One man? Don’t believe it. Rather, a complex combination of community and campus compatriots. State College, Pennsylvania, aka, Happy Valley, is challenged.

In ever-increasing ways, university communities are affected by the interactions of the people that populate university campuses and the towns of which they are a part. The interdependence grows as the university and permanent resident population become nearly equal in number.

This town/gown relationship has been evolving for the past thousand years. The Latin Quarter on the Left Bank, at the time, home to the University of Paris — now Sorbonne University — benefitted from a steady stream of money from the Catholic Church. It appeared to be a win-win relationship although it was not always a comfortable fit.

Student riots, arrogance by university professors and leadership, and community indifference created challenges. The 1229 riot at the University of Paris, ignited on pre-Lenten Fat Tuesday, closed the institution for two years.

In the 21st century university resources from the church have been replaced by resources from the state. A few decades ago the well began drying up and the resource flow sputtered.

It’s bone dry now.

New models for integration of university life in university towns are being created. in the Arizona Republic on July 9, 2012, Gary Nelson reports that Mesa, Arizona, is transforming itself from a community of mobile homes for rust-belt retirees to a university town for rust-belt colleges. Wilkes University of Wilkes-Barre, Pennsylvania, is establishing a campus in Mesa, as have Benedictine University of Illinois, and Westminster College of Missouri.

Enlightened civic leadership has opened its doors. Mesa Mayor Scott Smith, shared this view: “We’re looking for institutions that have a legacy, which is more than a history.” Mayor Smith sounds like an enlightened university president, calling for “a legacy of excellence in providing quality, unique educational opportunities.” He wants universities with a strong liberal arts tradition.

The genius of Mayor Smith’s vision is to create a community responsive to the needs of students and good universities. This is a view that treats institutions like a market sector to be attracted to a prosperous and desirable geographic setting.

University visionaries for the past two decades have predicted that land-based campuses would become dinosaurs. James Duderstadt, former president of the University of Michigan, was the first university leader that I heard make that proclamation with bravado. I was not sure I believed it at the time but did recognize that the Internet would have a profound impact on the campus and university life.

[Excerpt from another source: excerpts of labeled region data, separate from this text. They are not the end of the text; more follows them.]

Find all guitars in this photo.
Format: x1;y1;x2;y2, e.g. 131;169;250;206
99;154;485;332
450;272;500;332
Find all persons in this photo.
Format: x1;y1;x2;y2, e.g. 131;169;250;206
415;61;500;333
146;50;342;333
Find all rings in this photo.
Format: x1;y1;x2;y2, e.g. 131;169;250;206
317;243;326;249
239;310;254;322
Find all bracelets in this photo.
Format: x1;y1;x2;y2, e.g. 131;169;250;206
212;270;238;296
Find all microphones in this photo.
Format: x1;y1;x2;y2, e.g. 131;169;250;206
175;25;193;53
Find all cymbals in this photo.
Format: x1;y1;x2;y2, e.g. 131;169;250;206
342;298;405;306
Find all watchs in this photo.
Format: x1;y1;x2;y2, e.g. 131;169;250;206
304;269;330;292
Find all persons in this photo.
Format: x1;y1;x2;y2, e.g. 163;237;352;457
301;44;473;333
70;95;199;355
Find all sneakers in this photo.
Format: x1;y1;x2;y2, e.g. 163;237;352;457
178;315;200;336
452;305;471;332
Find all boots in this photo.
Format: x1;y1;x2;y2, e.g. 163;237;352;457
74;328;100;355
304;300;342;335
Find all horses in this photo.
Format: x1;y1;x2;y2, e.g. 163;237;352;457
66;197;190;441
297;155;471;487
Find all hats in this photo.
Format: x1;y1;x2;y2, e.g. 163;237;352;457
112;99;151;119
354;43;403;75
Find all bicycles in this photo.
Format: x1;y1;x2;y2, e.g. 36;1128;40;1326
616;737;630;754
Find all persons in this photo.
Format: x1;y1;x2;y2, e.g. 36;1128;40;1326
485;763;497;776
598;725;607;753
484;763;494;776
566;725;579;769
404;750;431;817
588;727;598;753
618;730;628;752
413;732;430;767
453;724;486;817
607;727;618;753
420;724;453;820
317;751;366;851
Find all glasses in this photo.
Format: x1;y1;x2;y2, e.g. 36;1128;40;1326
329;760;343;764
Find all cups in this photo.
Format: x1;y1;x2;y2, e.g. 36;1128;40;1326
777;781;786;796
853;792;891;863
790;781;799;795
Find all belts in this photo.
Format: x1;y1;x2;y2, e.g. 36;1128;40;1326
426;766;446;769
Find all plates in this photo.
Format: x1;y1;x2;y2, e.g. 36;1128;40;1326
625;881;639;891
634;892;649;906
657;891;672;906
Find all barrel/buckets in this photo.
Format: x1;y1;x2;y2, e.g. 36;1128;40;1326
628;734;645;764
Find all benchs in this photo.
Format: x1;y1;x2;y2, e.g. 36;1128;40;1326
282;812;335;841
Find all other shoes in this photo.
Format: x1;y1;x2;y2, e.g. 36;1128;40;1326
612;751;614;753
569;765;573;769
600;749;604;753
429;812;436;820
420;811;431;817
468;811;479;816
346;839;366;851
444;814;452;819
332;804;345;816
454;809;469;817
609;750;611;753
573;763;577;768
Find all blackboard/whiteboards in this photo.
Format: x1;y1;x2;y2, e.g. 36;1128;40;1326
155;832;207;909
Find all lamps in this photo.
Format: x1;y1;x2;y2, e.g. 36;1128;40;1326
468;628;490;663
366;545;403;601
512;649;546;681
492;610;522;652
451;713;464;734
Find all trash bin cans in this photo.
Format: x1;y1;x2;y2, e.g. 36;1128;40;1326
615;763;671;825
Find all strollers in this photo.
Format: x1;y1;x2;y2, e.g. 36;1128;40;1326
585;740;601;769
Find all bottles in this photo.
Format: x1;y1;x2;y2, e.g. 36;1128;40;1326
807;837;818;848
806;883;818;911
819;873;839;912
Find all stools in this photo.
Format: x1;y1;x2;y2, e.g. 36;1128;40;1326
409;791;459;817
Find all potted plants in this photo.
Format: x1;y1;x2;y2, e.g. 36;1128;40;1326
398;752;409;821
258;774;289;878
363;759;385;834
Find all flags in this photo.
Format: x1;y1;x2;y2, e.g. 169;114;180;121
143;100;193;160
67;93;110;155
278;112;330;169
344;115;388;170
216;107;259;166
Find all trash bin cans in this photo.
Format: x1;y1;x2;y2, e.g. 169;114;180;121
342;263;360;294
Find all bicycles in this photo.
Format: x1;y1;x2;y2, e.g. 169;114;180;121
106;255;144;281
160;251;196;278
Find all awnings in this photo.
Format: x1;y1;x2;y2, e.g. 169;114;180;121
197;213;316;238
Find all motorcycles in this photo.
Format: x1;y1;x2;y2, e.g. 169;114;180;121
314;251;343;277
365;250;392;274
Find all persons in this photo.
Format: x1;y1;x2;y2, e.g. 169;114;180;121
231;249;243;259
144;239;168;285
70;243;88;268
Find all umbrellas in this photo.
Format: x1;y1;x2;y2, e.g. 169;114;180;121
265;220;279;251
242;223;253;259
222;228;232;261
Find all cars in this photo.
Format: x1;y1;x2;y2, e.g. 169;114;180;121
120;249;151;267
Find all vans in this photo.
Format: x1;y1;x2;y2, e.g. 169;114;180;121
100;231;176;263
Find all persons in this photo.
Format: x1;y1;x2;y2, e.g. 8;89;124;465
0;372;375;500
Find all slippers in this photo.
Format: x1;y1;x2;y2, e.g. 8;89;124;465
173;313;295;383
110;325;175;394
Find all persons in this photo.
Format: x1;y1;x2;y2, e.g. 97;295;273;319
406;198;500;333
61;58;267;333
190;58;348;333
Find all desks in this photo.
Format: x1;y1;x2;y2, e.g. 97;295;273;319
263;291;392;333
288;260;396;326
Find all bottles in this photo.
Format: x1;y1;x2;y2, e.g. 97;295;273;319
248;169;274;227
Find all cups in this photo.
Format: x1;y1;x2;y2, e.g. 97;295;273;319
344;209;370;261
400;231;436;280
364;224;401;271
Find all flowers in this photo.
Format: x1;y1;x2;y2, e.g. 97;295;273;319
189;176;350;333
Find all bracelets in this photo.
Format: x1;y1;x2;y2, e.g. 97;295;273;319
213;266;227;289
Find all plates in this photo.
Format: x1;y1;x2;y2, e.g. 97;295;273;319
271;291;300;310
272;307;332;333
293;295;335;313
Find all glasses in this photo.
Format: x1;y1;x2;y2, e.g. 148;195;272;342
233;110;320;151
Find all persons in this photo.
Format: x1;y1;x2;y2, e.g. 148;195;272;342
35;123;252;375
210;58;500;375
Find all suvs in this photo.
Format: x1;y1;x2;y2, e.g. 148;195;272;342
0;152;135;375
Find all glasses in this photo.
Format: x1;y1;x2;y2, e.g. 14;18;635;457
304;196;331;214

What I could not fathom was a vision like Mayor Smith has: A post-Internet perspective of the relationship between towns and university campuses. I always thought online education would drive students to study in their bedrooms, in pajamas, eating day-old pizza, gazing at CRT’s, LED’s or LCD’s. But in destination towns populated with branch campuses from around the nation, maybe the world eventually? Never.

Mayor Smith sees the geographic detachment precipitated by the Internet, a la the University of Phoenix just down the road, and ubiquitous access to insight and ideas, not as a way to kill campuses, but as a way to treat them as a civic investment rather than an Internet address.

The Mesa method won’t work everywhere, but a clear sense of mission and ingenuity will.

Tuition can’t be hiked high enough to preserve campus jobs as a means to support local economies. Students, families, and bankers have already emptied their pockets.

Economic development from athletics is fragile: too much humanity in stars, coaches and players. Better to invest in ideas and human potential through academic excellence and the development of critical thinking.

Our universities and communities need a fresh view of themselves, soaked in understanding the primary purpose of campus and community; and it’s not entertainment, employment or economic growth, but education.